Start of RECORDS SHOWN
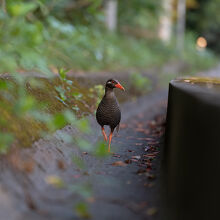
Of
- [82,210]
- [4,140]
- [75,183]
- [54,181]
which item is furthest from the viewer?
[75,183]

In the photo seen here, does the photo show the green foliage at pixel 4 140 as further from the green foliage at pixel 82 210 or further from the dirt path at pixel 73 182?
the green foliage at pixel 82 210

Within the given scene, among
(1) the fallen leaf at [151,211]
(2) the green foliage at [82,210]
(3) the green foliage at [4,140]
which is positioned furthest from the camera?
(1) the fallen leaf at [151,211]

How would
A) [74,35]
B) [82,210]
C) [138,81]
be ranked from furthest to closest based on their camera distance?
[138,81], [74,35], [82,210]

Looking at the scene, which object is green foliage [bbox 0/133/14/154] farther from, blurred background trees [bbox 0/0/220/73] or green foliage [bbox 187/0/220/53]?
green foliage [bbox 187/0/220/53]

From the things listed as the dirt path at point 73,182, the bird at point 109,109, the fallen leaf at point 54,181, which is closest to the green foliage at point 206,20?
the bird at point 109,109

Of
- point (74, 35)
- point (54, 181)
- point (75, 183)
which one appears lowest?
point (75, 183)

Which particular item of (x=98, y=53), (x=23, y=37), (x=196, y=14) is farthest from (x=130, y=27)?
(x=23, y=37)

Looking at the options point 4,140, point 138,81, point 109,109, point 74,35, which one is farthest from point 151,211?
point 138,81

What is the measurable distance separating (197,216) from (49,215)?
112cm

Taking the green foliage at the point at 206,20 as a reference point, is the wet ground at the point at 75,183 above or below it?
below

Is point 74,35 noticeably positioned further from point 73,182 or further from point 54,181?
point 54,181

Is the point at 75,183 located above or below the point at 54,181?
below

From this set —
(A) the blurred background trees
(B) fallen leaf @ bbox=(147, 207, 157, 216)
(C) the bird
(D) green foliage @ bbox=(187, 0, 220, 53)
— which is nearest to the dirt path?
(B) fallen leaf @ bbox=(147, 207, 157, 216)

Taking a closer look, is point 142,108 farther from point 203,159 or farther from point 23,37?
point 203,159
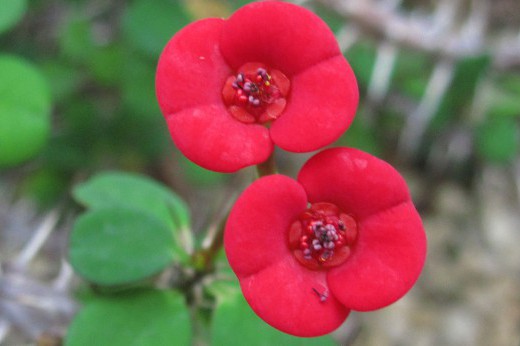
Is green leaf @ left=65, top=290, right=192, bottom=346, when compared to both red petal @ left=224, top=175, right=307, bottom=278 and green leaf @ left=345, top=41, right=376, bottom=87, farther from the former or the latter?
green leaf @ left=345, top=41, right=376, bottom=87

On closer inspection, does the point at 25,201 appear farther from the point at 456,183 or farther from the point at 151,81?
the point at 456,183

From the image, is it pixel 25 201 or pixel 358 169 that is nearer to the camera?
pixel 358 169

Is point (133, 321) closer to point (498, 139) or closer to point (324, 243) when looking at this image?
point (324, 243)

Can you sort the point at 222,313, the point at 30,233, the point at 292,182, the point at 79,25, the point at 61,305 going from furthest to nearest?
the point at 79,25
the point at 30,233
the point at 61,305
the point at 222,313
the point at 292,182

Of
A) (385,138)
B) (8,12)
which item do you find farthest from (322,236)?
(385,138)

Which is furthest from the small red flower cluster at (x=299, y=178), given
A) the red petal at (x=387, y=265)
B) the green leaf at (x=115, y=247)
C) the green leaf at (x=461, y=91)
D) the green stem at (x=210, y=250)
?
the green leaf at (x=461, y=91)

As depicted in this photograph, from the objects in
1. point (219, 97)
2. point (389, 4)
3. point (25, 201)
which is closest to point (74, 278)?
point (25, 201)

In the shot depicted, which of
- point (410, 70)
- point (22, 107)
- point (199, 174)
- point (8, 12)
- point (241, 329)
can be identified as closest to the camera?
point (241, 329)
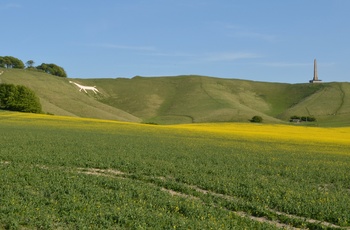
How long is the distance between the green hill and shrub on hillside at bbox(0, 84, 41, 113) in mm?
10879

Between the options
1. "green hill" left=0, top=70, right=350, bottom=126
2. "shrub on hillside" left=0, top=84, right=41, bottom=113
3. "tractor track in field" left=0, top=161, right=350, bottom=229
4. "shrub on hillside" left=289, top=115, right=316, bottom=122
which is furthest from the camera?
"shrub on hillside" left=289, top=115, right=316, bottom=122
End of RECORDS SHOWN
== WHAT TO DO ==
Exactly the lines from the line with "In the shot depicted, which of" through the last line of the listing, both included, should be extracted, and the pictures left behind.

== ANSWER TO THE EXERCISE ==
In the shot depicted, which of
- point (410, 70)
- point (22, 107)
- point (199, 174)
- point (8, 12)
- point (241, 329)
can be identified as closest to the camera?
point (241, 329)
How long is the distance between the green hill and shrub on hillside at bbox(0, 84, 41, 113) in mm?
10879

Between the options
1. "green hill" left=0, top=70, right=350, bottom=126
2. "shrub on hillside" left=0, top=84, right=41, bottom=113
3. "tractor track in field" left=0, top=161, right=350, bottom=229
4. "shrub on hillside" left=289, top=115, right=316, bottom=122
which is furthest from the camera?
"shrub on hillside" left=289, top=115, right=316, bottom=122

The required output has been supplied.